Feminism and Love: We Shift

“The act of ‘falling in love’ can serve as a ‘conduit’ or impetus for the action necessary to challenge oppression.”
-Chela Sandoval, paraphrasd by Maythee Rojas

As borders are not separated from all of us who construct them, the cracks in the borders do not merely take off a weight so that we can breathe more easily. When we see each other in new ways, we, too, shift: our convictions are tested, our lived experiences are re-interpreted, and we are confronted by the fear and promise of transformation.

To talk about the borders is to talk about fear. To talk about responsibility or liberation or love is to talk about fear. Even in the supremely brave act of love, we fear that every word can be misinterpreted, every action misguided, every relationship threatened by the realities of our bordered lives.

Thus, we must respond to this fear in “the language of lovers [,which] can puncture through the everyday narratives that tie us to social time and space.” We can write the borders in the language of our own stories. We can challenge the borders out of responsibility to and love for one another. And we, ourselves, can shift.

The language of love represents a radical change from the language of the everyday, for it challenges the comfort of our abstract principles, the familiarity of our homes, and the constancy of our very selves. It throws us into relationships that force us to confront our privilege and our prejudice, our fears and our doubts. It calls us to “de- and re-center,” to be transformed by one another, to find a home amid all manner of shifts.

To create a home in our bordered world is to live each day with the inescapable realities of separation and oppression and to be called every day to common struggle. Our feminist struggle is not common in the sense that the oppression we face or the liberation we envision is the same. It is common through our dedication, first and foremost, to one other.

After a night at Occupy Wall Street, Manissa McCleave Maharawal “biked home over the Brooklyn Bridge and I somehow felt like the world was, just maybe, at least in that moment, mine, as well as everyone dear to me and everyone who needed and wanted more from the world. I somehow felt like maybe the world could be all of ours.”

Love imagines that possibility; that the world does not belong to an intangible universal but is home to all of us, sharing our stories, challenging our borders, and bravely committed to the responsibility and the joy of loving one another.

 

(Photo Credit: Racialicious)

Feminism and Love: Borders Shift

“Each one of us here is a link”
Audre Lorde

Filled with love, our greatest tool is the ability to look across the border, acknowledging its existence, and into the eyes of another person. I ask you to teach me what the border means for you; I will teach you what the border means for me, and we will, together, recognize how we are linked across and beyond it. In that moment, the border begins to shift.

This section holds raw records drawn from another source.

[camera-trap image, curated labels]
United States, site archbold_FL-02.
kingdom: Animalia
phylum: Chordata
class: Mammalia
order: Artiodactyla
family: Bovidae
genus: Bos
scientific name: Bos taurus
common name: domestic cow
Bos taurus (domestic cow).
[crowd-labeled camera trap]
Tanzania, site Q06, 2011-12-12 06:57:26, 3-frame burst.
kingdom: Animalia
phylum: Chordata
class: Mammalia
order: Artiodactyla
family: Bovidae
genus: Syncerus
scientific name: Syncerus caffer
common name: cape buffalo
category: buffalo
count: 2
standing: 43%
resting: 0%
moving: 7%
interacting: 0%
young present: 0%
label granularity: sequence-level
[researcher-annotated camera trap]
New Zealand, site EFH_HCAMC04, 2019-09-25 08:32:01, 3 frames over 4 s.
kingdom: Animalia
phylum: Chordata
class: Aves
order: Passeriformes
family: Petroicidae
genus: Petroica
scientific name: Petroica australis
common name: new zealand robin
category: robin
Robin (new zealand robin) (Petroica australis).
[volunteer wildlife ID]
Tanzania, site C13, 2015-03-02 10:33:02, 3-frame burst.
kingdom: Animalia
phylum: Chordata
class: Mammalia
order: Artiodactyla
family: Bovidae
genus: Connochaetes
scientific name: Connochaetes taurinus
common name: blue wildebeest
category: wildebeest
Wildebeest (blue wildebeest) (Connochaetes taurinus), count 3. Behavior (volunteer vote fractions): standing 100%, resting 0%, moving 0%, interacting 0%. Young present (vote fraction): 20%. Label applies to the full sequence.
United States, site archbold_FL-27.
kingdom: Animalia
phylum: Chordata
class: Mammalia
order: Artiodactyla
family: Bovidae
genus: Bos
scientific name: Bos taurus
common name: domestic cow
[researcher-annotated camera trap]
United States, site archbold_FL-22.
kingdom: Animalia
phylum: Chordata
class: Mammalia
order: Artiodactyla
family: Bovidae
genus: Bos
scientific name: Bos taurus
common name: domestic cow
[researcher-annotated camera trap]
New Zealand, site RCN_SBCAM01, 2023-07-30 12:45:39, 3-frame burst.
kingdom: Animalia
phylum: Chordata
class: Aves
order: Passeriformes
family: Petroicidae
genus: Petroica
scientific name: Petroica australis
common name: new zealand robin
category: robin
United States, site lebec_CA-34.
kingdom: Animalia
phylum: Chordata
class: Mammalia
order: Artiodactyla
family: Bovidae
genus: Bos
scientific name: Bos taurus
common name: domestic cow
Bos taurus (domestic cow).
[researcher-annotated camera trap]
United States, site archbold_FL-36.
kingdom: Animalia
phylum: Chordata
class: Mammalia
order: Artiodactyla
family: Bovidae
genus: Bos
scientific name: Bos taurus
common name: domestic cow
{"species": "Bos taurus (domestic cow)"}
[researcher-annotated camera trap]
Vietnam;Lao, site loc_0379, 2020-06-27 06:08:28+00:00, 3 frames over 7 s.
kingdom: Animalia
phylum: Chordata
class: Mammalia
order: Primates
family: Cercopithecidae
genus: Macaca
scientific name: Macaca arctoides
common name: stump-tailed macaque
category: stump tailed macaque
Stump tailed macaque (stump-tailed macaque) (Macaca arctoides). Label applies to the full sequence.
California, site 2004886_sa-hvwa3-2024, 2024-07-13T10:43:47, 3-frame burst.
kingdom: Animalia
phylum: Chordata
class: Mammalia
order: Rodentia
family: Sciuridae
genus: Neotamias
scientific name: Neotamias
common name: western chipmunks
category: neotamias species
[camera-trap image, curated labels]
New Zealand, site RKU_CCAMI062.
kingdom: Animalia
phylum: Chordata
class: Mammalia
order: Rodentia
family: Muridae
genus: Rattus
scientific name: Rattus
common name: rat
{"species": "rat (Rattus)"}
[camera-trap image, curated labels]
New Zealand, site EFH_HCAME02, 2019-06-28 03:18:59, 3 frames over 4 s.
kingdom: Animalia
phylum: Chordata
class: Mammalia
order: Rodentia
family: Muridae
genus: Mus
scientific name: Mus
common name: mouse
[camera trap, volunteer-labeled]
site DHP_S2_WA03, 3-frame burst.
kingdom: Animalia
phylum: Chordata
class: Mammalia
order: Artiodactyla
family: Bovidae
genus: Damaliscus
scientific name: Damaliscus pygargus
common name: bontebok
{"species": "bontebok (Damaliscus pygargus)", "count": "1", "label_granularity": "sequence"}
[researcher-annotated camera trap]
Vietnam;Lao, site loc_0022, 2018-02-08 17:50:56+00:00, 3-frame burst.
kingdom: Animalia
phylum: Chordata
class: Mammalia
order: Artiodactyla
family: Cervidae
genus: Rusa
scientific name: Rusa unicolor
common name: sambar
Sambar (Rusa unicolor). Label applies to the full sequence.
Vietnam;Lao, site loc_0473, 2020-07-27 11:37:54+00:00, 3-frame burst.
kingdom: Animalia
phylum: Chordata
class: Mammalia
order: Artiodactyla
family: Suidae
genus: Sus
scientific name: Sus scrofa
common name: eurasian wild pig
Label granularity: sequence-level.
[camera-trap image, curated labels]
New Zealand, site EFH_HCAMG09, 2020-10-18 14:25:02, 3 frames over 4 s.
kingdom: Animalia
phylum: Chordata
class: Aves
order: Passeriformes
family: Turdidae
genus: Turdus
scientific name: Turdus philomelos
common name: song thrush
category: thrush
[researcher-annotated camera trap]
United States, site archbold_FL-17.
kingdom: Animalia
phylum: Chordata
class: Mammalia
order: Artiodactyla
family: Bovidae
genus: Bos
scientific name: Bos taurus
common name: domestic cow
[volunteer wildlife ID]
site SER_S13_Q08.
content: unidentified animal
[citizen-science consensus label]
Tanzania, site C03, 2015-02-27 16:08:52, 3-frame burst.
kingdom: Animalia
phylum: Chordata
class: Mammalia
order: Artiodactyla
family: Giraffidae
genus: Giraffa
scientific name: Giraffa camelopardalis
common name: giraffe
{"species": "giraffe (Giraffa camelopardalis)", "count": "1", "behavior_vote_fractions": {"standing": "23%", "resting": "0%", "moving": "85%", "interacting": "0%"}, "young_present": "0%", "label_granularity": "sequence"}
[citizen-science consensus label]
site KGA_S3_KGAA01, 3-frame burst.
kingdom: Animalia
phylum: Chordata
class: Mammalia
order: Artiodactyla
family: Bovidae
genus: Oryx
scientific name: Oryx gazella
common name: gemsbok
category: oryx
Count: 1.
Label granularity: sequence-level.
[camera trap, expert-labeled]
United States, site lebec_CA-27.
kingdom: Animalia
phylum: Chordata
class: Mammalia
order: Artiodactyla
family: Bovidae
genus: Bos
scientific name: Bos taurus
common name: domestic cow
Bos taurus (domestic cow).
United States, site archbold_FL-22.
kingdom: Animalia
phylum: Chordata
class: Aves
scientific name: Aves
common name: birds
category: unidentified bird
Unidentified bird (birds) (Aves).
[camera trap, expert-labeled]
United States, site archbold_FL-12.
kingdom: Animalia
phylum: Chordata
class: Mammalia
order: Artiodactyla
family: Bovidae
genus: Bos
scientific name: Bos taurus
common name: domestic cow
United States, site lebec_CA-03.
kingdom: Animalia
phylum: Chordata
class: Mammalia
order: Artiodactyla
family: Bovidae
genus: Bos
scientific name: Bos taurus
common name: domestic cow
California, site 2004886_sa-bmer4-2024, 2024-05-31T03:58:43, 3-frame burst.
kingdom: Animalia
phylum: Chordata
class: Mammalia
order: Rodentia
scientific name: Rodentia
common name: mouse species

This is love; more than sympathy, more than compassion, more than solidarity, this is responsibility to another individual. This is the “slow, attentive mind-changing (on both sides), ethical singularity that deserves the name love,” a commitment to see, understand, and change the world—and ourselves— together.

To be a feminist is to be attentive. To be a feminist is to change one’s mind. To be a feminist is to be responsible to one another, to listen and to question, to learn and to teach, to criticize and to celebrate. To be a feminist is to refuse the comfort of our own borders and to struggle together to make the borders shift.

Such responsibility can be painful, exhausting, and can seem hopeless. Manissa McCleave Maharawal from Occupy Wall Street writes, in response to the first draft of the Declaration of Occupation:

“Let me tell you what it feels like to stand in front of a white man and explain privilege to him. It hurts. It makes you tired. Sometimes it makes you want to cry. Sometimes it is exhilarating. Every single time it is hard. Every single time I get angry that I have to do this, that this is my job, that this shouldn’t be my job. Every single time I am proud of myself that I’ve been able to say these things because I used to not be able to and because some days I just don’t want to.”

We, too, are called to talk about privilege, starting with our own. We are called to argue and to question, even when it hurts. And we are called to love so fiercely that we keep trying.

“No matter how hopeless that undertaking might seem,” and no matter how exhausting it can be to pry open a tiny crack in the border with your fingers, this is what love asks of us. When we love, we notice even the smallest of blessings, every shift in which “words…blades of grass” can push through.

To challenge the borders through love is to recognize that no matter how small the shift, it is seminal; no matter how hopeless or painful a moment, there is the possibility for transcendence.